**Problem details**
Exactly reproduce the lines from the line containing "How do you rank" to the end of the data below, inclusive, and nothing else.
***** Data provided
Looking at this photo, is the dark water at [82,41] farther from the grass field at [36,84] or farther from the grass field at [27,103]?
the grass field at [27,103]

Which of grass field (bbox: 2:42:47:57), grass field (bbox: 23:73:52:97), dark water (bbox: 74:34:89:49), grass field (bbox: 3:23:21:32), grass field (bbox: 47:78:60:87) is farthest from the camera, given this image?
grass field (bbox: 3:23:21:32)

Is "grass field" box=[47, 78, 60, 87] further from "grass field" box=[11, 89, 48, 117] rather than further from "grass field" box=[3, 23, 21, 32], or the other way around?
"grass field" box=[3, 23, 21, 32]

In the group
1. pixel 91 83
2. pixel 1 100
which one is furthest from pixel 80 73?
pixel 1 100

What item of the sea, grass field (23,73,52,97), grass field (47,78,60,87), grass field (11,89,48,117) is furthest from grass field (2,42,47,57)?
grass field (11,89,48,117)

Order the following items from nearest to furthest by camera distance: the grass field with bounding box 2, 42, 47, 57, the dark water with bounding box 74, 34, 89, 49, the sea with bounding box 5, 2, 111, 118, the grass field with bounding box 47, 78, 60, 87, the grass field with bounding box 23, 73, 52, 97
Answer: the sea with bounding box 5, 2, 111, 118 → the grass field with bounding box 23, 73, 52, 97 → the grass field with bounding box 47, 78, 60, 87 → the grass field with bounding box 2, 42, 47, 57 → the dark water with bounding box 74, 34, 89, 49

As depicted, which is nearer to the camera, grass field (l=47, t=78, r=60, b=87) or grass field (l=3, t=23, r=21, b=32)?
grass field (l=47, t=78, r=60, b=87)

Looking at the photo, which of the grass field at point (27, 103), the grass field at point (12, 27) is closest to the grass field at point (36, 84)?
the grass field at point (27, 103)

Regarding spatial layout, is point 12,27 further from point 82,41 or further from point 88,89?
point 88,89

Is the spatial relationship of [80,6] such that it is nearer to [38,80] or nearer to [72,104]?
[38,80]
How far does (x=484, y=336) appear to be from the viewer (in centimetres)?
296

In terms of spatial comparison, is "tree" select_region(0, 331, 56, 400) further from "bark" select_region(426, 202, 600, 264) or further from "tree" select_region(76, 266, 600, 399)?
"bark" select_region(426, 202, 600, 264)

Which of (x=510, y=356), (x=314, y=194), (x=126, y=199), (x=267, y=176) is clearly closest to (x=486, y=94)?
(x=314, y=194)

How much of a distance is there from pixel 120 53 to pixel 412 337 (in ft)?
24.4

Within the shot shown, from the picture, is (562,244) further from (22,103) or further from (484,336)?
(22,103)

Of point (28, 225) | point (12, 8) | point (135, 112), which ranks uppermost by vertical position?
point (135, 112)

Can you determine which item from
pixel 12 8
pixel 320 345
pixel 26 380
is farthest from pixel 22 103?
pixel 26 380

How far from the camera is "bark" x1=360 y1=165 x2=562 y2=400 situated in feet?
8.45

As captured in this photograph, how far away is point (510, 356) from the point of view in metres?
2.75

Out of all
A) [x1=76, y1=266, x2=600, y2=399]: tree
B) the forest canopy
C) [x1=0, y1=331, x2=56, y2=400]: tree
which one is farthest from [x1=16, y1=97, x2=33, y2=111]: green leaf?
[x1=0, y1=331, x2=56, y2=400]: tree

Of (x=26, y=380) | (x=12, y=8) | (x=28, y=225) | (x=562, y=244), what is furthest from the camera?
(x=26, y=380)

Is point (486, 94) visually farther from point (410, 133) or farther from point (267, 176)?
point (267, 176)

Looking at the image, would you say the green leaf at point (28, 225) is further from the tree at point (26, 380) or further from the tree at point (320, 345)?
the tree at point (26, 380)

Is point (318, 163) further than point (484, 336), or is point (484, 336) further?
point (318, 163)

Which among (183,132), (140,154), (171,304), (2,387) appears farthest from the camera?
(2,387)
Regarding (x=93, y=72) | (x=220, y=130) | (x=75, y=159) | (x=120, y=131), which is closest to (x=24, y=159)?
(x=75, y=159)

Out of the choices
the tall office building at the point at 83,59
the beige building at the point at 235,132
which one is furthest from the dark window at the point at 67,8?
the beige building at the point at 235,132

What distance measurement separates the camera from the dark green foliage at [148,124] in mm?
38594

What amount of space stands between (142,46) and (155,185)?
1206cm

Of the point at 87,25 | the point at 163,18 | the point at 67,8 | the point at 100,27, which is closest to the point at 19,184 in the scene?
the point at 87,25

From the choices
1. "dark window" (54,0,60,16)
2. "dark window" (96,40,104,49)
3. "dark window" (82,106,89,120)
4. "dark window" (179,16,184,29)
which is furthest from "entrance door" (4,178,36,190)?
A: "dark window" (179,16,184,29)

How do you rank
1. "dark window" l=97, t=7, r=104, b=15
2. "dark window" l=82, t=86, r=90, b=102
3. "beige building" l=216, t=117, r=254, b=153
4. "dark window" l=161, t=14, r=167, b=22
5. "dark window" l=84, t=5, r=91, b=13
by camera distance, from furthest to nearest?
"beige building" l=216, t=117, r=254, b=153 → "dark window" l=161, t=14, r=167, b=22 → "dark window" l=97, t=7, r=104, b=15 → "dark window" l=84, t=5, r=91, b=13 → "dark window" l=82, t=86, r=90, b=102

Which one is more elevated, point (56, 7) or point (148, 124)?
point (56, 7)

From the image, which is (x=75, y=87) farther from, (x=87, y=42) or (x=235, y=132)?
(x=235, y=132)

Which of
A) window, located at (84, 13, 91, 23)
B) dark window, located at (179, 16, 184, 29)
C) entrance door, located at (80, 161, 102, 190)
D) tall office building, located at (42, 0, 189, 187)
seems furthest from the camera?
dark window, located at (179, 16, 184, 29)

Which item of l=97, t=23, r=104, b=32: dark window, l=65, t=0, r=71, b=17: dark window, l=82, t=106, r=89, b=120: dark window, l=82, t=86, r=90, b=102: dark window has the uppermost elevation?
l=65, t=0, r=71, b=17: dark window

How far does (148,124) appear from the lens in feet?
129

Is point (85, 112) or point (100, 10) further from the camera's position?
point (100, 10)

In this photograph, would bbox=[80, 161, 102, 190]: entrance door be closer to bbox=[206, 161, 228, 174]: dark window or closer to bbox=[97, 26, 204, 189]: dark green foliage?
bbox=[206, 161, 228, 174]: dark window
**********
**Correct result**
How do you rank
1. "dark window" l=97, t=7, r=104, b=15
2. "dark window" l=82, t=86, r=90, b=102
3. "beige building" l=216, t=117, r=254, b=153
4. "dark window" l=161, t=14, r=167, b=22
5. "dark window" l=84, t=5, r=91, b=13
by camera distance, from furthest to nearest?
"beige building" l=216, t=117, r=254, b=153 → "dark window" l=161, t=14, r=167, b=22 → "dark window" l=97, t=7, r=104, b=15 → "dark window" l=84, t=5, r=91, b=13 → "dark window" l=82, t=86, r=90, b=102

Which one is more elevated, point (56, 7) or point (148, 124)?
point (56, 7)

From the image, which is (x=75, y=87) farther from, (x=87, y=42) or (x=235, y=132)?
(x=235, y=132)

Which of
A) window, located at (84, 13, 91, 23)
B) dark window, located at (179, 16, 184, 29)
C) entrance door, located at (80, 161, 102, 190)
D) tall office building, located at (42, 0, 189, 187)
seems furthest from the camera?
dark window, located at (179, 16, 184, 29)

Which item of l=97, t=23, r=104, b=32: dark window, l=65, t=0, r=71, b=17: dark window, l=82, t=106, r=89, b=120: dark window, l=82, t=86, r=90, b=102: dark window has the uppermost elevation?
l=65, t=0, r=71, b=17: dark window

How far does (148,124) appear from the lens in feet?
129

Is point (85, 112) or point (100, 10) further from the camera's position?
point (100, 10)

In this photograph, would bbox=[80, 161, 102, 190]: entrance door be closer to bbox=[206, 161, 228, 174]: dark window or closer to bbox=[97, 26, 204, 189]: dark green foliage?
bbox=[206, 161, 228, 174]: dark window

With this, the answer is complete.